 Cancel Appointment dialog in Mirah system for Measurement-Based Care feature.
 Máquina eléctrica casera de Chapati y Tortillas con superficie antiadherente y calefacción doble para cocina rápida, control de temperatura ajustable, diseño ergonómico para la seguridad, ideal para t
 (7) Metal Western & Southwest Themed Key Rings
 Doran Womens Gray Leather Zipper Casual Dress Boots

...

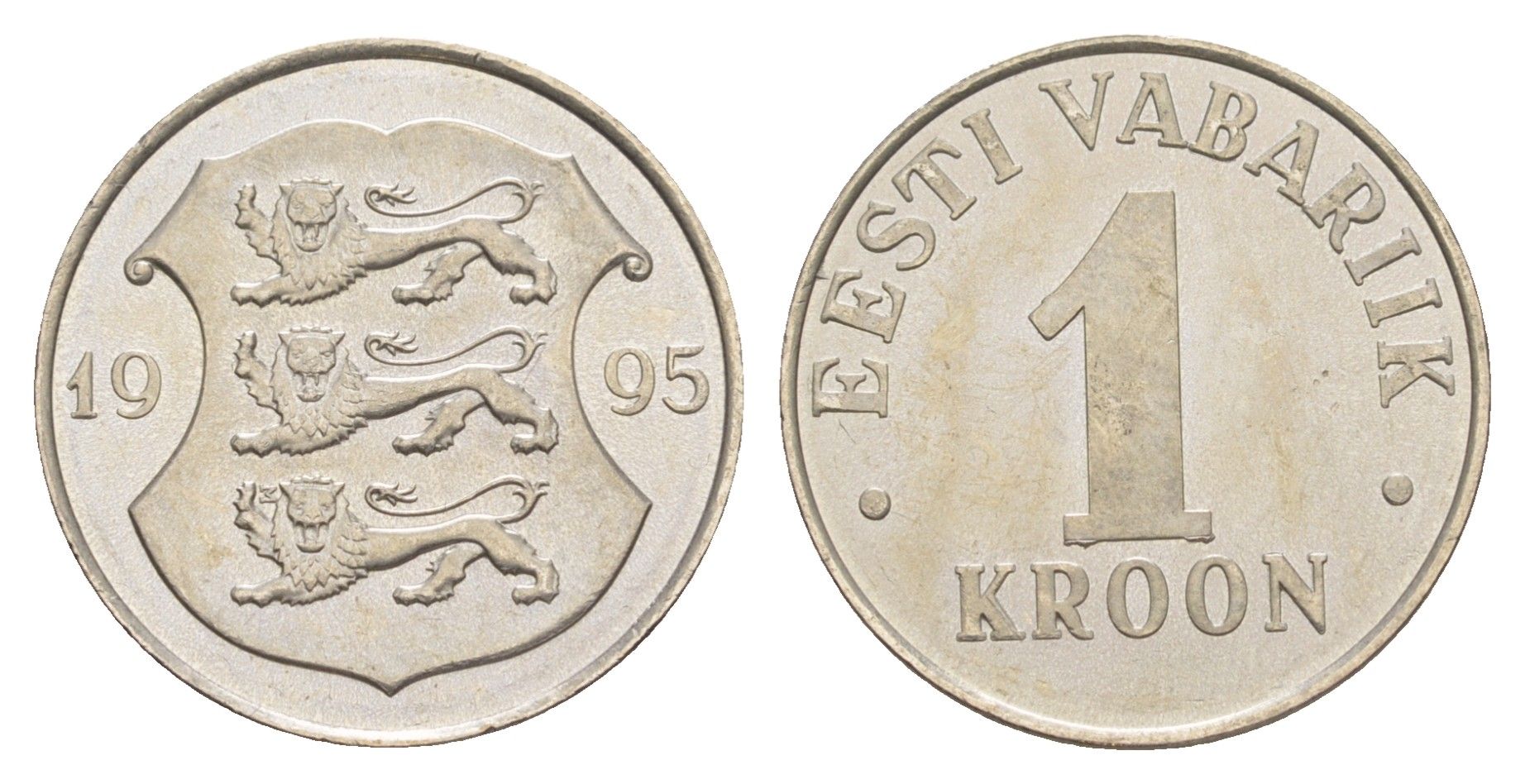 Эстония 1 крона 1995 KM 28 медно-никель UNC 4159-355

---

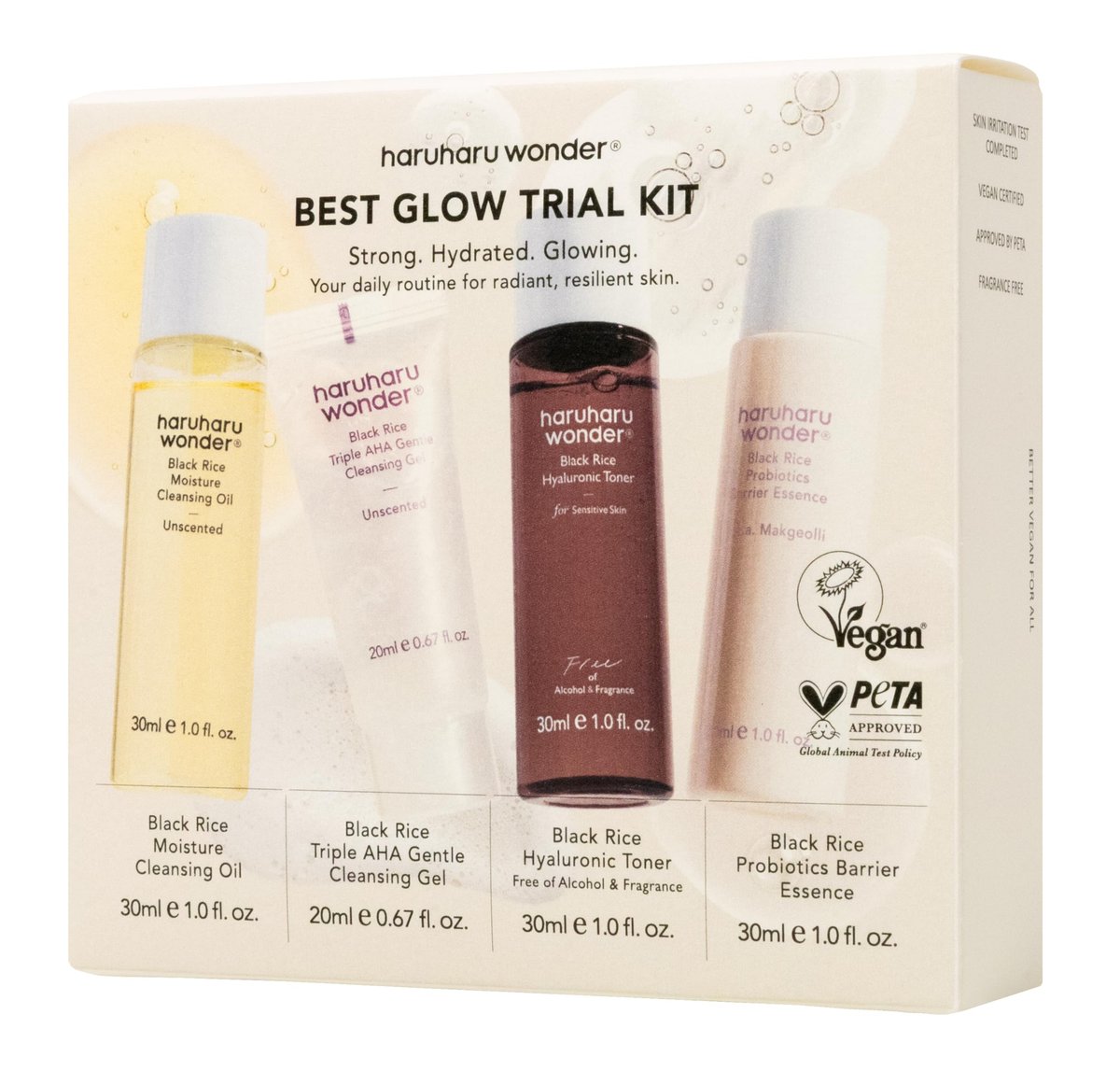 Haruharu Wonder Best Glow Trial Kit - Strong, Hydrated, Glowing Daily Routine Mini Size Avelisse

*Instructions for the task*. Begin with the line that has "Máquina eléctrica casera" in the listing above and end after the line that has "Doran Womens Gray"; output those lines exactly.

*Result of the exercise*.
 Máquina eléctrica casera de Chapati y Tortillas con superficie antiadherente y calefacción doble para cocina rápida, control de temperatura ajustable, diseño ergonómico para la seguridad, ideal para t
 (7) Metal Western & Southwest Themed Key Rings
 Doran Womens Gray Leather Zipper Casual Dress Boots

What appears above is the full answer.